Siete años después su padre, el duque Kyril, se autoproclamó zar de todas las Rusias en su carácter de primo segundo de Nicolás II. En esa época, cuando generales y duques zaristas se ganaban la vida en Europa manejando taxi, la proclamación no pasó de ser un chiste malo. Kiryl murió en 1938, dejando a Vladimir como herencia muchos títulos y poco dinero.
A partir de la caída del comunismo, los sueños de Vladimir se volvieron casi tangibles. En su refugio de Bretaña, junto con su esposa, la gran duquesa Leonida, su hija la gran duquesa María y su nieto el gran duque George, de 10 años, espera la oportunidad de viajar a la madre patria, que no conoce. Pero, a no ser por la invitación del presidente Boris Yeltsin, nada indica que sus posibilidades de obtener el trono hayan mejorado en realidad.

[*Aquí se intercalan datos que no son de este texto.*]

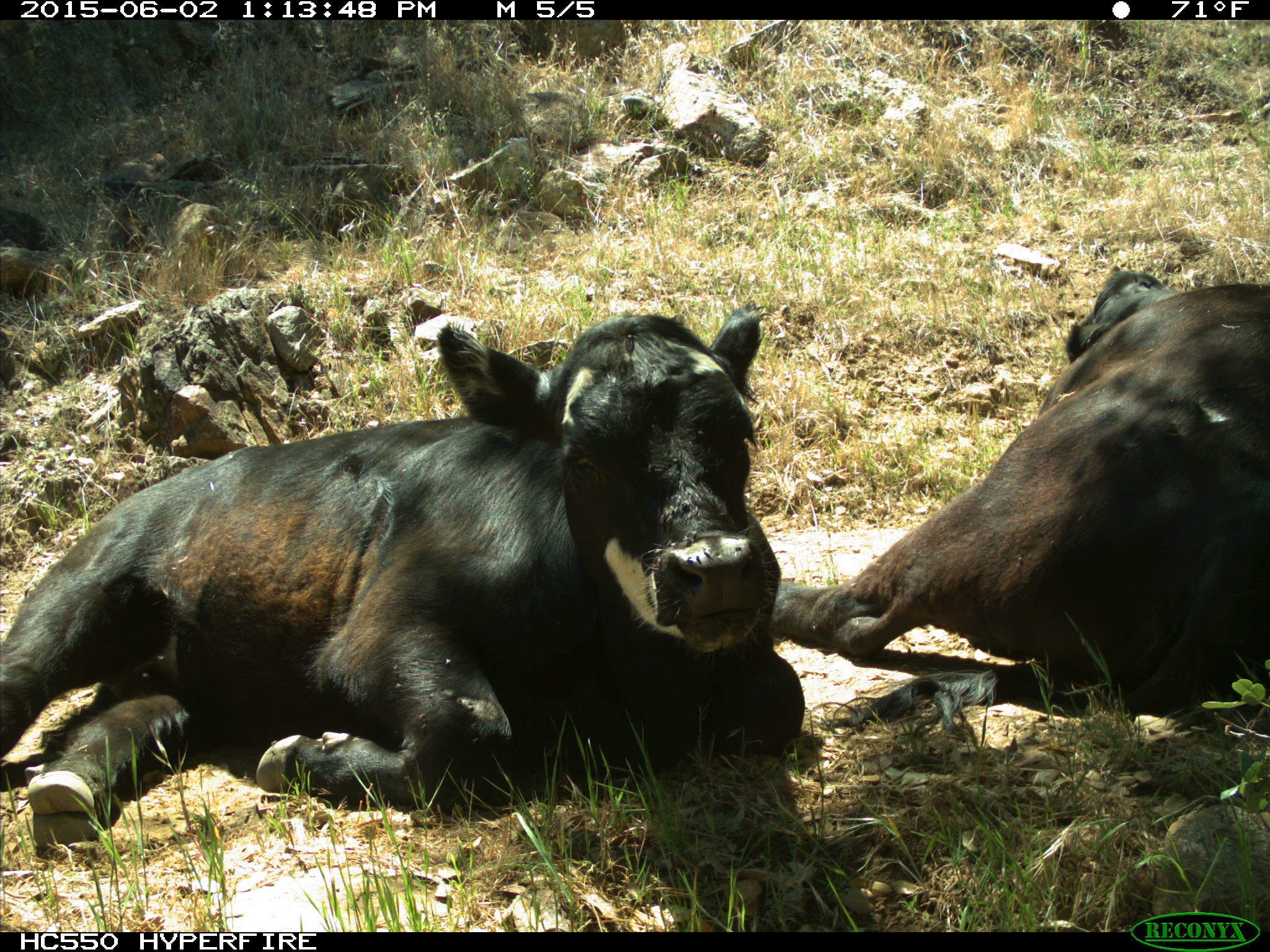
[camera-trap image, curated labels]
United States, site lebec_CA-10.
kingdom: Animalia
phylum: Chordata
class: Mammalia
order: Artiodactyla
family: Bovidae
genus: Bos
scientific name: Bos taurus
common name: domestic cow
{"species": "Bos taurus (domestic cow)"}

El caso de Pedro de Orleans y Braganza, como el de la monarquía brasileña, es único. Desde que el emperador Pedro I, en el exilio huyendo de Napoleón, decretó la independencia de Portugal en 1822, Brasil fue el país más estable de América del Sur. Pero en 1888, la liberación de los esclavos decretada por la hija de Pedro, la regente Isabel, produjo la reacción de los terratenientes y los militares, quienes con el pretexto de salvar al país de un caos inexistente, exiliaron a la familia real.
El nuevo gobierno prometió un plebiscito para determinar si el país sería una república o una monarquía.
Pero 37 presidentes, 19 revueltas y nueve dictaduras, en un siglo convulsionado, impidieron que la promesa se cumpliera.
En 1988, en medio de la democratización del país, el parlamento brasileño resolvió revivir el asunto.
Por iniciativa de un diputado monarquista, se decidió que el plebiscito se llevara a cabo en 1993. Y para sorpresa de los estudiosos, las encuestas recientes afirman que la monarquía tiene el favor del 25 por ciento de los electores.
Las razones podrían residir en la profunda desconfianza del electorado hacia la clase política, que no parece reaccionar ante el caos social en el que se sume el país. El jefe de la casa real es el nieto de Pedro II, don Pedro de Orleans y Braganza, de 78 años, quien parece haber heredado todas las virtudes de sus mayores. Nacido en Francia pero residente en Brasil desde 1922, don Pedro tiene un rival, su primo Luis, de 52 años, quien al decir de los conocedores no le llega ni a los tobillos. Por su edad, don Pedro afirma que no querría convertirse en Pedro III en 1993, pero favorece a su sobrino Joao, de 37.
Nadie sabe si la monarquía regresará a Brasil en el plebiscito, pero con el tiempo que falta, no podría descartarse. Los analistas piensan que tal como está el país, nada impide que los brasileños se jueguen la carta del regreso al pasado.